DIRECTIONS ->
Will you copy out the records word for word, starting at the line with "Visible in this image are" and continuing through the final line of the records?

RECORDS TO USE ->
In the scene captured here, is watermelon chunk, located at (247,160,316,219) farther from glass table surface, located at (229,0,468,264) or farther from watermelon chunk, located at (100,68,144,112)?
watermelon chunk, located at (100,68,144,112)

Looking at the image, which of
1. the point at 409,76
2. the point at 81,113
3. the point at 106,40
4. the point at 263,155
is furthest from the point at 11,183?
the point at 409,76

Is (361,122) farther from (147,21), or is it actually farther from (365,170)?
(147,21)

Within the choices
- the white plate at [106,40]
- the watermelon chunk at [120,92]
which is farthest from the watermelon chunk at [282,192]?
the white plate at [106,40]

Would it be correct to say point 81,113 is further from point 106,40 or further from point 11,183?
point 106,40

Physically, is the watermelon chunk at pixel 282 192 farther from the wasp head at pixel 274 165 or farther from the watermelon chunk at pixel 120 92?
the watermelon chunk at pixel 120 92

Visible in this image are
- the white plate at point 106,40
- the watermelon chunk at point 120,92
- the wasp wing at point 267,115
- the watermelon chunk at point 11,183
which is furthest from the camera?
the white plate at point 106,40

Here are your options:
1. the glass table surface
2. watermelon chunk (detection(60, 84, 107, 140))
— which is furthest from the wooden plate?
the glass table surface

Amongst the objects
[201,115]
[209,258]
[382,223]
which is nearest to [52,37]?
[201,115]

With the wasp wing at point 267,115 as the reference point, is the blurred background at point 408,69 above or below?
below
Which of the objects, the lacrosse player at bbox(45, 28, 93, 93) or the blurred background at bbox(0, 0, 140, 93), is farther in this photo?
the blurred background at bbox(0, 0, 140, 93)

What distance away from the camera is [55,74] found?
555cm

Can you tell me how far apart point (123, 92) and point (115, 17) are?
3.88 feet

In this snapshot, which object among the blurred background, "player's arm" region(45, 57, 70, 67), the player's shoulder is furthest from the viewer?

OUTPUT BELOW ->
Visible in this image are
- the white plate at point 106,40
- the watermelon chunk at point 120,92
- the wasp wing at point 267,115
- the watermelon chunk at point 11,183
which is furthest from the camera?
the white plate at point 106,40

Here are your options:
1. the glass table surface
2. watermelon chunk (detection(60, 84, 107, 140))
— which is furthest from the wooden plate?
the glass table surface

Amongst the objects
[201,115]
[209,258]
[382,223]
which is nearest to [52,37]?
[201,115]

With the wasp wing at point 267,115 as the reference point, is the blurred background at point 408,69 above or below?
below
Which of the objects, the lacrosse player at bbox(45, 28, 93, 93) or the blurred background at bbox(0, 0, 140, 93), is farther in this photo?
the blurred background at bbox(0, 0, 140, 93)

What distance away from the camera is [55,74] found?
555cm

Can you tell me how far apart point (123, 92) and point (115, 17) are?
3.88 feet

In this snapshot, which object among the blurred background, "player's arm" region(45, 57, 70, 67), the player's shoulder is furthest from the viewer?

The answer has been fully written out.